Osman Karatum, Stephen A Steiner, Justin S Griffin, Wenbo Shi and Desiree L Plata
ACS applied materials & interfaces, Vol.8(1), pp.215-224
01-13-2016
PMID: 26701744

Abstract

Materials Science Materials Science, Multidisciplinary Nanoscience & Nanotechnology Science & Technology Science & Technology - Other Topics Technology
More than 30 years separate the two largest oil spills in North American history (the Ixtoc I and Macondo well blowouts), yet the responses to both disasters were nearly identical in spite of advanced material innovation during the same time period. Novel, mechanically durable sorbents could enable (a) sorbent use in the open ocean, (b) automated deployment to minimize workforce exposure to toxic chemicals, and (c) mechanical recovery of spilled oils.
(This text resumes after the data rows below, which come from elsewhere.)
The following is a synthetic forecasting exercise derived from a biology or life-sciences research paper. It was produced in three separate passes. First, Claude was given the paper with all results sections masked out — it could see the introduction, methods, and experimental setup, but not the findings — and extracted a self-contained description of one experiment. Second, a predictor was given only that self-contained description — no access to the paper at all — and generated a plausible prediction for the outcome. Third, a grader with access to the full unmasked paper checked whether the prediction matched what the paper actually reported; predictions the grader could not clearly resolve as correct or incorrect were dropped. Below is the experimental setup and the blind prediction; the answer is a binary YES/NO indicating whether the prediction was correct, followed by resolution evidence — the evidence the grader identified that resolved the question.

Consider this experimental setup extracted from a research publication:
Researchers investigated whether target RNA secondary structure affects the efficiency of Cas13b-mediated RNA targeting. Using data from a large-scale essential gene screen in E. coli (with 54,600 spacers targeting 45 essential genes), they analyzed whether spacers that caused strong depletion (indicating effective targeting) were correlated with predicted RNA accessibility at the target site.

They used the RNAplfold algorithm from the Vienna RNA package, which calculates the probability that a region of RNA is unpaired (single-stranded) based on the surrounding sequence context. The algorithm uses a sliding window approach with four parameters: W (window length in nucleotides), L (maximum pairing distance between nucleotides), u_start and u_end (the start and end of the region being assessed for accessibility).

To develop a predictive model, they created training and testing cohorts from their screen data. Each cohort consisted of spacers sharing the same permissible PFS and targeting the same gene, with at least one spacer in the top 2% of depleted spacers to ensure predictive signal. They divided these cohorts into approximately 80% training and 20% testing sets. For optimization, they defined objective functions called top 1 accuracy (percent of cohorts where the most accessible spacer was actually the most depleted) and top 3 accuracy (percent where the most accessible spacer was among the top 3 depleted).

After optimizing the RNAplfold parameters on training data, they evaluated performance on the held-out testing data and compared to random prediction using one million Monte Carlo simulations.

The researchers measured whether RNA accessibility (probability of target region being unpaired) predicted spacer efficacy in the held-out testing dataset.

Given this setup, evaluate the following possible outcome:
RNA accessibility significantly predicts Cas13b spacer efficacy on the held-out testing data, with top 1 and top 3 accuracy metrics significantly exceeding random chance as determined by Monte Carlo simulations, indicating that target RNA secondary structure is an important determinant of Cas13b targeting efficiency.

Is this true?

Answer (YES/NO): YES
Here, we explore the use of two mechanically durable, low-density (0.1-0.2 g cm(-3)), highly porous (85-99% porosity), hydrophobic (water contact angles >120 degrees), flexible aerogel composite blankets as sorbent materials for automated oil capture and recovery: Cabot Thermal Wrap (TW) and Aspen Aerogels Spaceloft (SL). Uptake of crude oils (Iraq and Sweet Bryan Mound oils) was 8.0 +/- 0.1 and 6.5 +/- 0.3 g g(-1) for SL and 14.0 +/- 0.1 and 12.2 +/- 0.1 g g(-1) for TW, respectively, nearly twice as high as similar polyurethane- and polypropylene-based devices. Compound-specific uptake experiments and discrimination against water uptake suggested an adsorption-influenced sorption mechanism. Consistent with that mechanism, chemical extraction oil recoveries were 95 +/- 2 (SL) and 90 +/- 2% (TW), but this is an undesirable extraction route in decentralized oil cleanup efforts. In contrast, mechanical extraction routes are favorable, and a modest compression force (38 N) yielded 44.7 +/- 0.5% initially to 42.0 +/- 0.4% over 10 reuse cycles for SL and initially 55.0 +/- 0.1% for TW, degrading to 30.0 +/- 0.2% by the end of 10 cycles. The mechanical integrity of SL deteriorated substantially (800 +/- 200 to 80 +/- 30 kPa), whereas TW was more robust (380 +/- 80 to 700 +/- 100 kPa) over 10 uptake-and-compression extraction cycles.